• _Material to process_:
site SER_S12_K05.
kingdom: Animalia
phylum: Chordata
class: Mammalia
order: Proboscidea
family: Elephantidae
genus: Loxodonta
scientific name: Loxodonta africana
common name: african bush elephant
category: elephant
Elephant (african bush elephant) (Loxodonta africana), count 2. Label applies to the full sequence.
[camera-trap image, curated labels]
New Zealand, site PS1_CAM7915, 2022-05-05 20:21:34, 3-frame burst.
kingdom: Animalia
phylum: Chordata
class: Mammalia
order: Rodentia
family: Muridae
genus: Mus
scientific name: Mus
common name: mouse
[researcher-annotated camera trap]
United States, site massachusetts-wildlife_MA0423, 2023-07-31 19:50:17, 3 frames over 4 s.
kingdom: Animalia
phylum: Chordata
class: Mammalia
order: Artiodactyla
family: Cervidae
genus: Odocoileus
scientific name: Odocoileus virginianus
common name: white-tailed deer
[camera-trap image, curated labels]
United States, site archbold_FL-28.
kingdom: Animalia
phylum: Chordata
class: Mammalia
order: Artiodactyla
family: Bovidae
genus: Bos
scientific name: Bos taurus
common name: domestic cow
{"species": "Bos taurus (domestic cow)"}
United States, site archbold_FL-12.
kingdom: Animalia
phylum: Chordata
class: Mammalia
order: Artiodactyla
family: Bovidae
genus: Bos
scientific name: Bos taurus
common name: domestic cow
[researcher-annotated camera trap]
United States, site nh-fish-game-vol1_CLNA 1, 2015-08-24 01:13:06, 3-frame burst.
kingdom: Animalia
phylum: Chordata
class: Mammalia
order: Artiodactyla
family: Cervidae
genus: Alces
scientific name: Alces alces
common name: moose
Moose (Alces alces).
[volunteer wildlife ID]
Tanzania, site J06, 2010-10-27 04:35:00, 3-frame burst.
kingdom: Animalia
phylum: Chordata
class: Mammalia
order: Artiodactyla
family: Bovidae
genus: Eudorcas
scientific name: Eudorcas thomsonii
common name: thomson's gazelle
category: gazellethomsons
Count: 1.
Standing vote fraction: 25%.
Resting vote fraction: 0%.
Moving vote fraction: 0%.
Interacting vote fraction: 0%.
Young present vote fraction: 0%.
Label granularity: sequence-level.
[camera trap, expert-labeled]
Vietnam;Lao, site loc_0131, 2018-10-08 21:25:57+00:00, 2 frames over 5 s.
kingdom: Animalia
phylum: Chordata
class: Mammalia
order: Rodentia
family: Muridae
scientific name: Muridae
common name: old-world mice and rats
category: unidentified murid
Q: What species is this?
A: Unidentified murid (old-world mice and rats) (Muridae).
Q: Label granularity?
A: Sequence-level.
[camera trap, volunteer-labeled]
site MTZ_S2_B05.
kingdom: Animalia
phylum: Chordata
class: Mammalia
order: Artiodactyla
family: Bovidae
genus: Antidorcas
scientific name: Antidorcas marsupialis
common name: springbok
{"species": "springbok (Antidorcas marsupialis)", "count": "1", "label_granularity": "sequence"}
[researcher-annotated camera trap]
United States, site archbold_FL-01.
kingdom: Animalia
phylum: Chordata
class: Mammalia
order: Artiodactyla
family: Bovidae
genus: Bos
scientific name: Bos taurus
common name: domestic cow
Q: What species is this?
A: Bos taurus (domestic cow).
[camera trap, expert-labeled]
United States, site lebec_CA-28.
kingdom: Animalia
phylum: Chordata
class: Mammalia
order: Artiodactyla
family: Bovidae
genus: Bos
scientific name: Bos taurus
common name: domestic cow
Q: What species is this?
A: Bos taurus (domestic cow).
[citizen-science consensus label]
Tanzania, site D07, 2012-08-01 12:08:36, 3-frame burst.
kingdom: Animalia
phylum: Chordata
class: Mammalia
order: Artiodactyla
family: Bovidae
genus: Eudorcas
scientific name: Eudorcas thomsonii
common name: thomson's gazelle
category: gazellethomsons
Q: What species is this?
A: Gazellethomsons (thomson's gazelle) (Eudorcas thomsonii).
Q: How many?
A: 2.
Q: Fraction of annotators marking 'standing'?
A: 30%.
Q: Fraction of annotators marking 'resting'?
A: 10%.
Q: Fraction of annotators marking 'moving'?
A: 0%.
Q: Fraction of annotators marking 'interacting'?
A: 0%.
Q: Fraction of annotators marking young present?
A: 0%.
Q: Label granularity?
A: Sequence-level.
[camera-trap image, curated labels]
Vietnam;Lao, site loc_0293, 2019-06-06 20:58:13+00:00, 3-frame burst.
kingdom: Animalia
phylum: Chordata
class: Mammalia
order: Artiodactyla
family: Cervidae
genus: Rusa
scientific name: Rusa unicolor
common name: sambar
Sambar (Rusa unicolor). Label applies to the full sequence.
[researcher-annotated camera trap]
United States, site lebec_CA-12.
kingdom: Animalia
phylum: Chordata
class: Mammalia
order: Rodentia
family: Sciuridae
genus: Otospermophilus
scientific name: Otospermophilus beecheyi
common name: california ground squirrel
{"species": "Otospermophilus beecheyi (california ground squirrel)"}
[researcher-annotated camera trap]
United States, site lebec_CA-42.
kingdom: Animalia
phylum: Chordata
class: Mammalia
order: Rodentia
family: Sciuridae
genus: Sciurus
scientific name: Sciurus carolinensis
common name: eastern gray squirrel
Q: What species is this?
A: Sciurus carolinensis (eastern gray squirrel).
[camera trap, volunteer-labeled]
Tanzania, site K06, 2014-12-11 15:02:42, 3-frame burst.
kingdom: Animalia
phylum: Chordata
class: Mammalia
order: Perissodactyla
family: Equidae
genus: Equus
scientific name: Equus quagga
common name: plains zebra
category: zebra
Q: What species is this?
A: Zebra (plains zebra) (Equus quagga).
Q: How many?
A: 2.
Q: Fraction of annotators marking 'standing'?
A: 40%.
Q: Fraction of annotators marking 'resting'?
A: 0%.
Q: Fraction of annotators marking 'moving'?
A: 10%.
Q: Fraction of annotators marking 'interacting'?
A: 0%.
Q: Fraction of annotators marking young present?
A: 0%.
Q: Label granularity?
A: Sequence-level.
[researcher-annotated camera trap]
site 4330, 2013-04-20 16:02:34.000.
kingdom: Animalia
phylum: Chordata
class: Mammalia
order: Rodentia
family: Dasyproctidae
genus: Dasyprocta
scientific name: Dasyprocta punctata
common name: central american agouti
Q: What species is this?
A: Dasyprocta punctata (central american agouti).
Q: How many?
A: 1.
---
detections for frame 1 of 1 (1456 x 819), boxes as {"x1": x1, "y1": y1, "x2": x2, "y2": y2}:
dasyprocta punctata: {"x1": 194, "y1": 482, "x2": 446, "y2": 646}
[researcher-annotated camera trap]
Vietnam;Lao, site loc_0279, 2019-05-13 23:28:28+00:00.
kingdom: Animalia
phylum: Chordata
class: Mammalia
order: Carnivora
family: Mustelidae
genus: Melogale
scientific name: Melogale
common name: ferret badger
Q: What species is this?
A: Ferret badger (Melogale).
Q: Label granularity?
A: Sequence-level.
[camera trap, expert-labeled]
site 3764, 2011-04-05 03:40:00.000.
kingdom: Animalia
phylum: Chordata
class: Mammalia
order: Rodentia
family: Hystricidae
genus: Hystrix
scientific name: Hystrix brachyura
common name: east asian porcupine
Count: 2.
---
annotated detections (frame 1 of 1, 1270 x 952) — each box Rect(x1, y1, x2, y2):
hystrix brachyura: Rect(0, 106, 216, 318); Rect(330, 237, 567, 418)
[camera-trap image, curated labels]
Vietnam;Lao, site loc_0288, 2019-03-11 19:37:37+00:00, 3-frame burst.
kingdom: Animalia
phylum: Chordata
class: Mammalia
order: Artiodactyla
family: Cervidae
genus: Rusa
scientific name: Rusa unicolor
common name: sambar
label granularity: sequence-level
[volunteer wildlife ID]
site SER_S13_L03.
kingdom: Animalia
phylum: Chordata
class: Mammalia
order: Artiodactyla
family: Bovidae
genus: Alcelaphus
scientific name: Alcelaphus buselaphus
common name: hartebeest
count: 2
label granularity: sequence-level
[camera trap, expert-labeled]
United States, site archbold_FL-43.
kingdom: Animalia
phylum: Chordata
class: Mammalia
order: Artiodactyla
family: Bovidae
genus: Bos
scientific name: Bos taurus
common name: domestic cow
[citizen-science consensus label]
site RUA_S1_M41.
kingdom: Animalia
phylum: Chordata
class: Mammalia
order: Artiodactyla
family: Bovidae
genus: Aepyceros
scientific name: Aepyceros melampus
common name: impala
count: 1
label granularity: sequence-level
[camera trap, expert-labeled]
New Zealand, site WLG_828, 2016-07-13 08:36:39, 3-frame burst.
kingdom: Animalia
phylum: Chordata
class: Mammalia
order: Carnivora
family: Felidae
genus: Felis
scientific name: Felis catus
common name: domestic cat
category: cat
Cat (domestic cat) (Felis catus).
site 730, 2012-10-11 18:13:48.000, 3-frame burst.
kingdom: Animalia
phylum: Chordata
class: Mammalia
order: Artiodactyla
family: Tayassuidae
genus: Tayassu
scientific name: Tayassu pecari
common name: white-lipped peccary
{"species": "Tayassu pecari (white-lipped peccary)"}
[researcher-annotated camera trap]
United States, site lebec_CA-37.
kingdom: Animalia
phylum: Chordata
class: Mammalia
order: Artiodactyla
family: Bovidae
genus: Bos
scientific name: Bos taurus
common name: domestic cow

• _Task brief_: Search each line of the entries for the string "Tanzania", then say how many lines have it. Reply with the number only.

• _Expected answer_: 3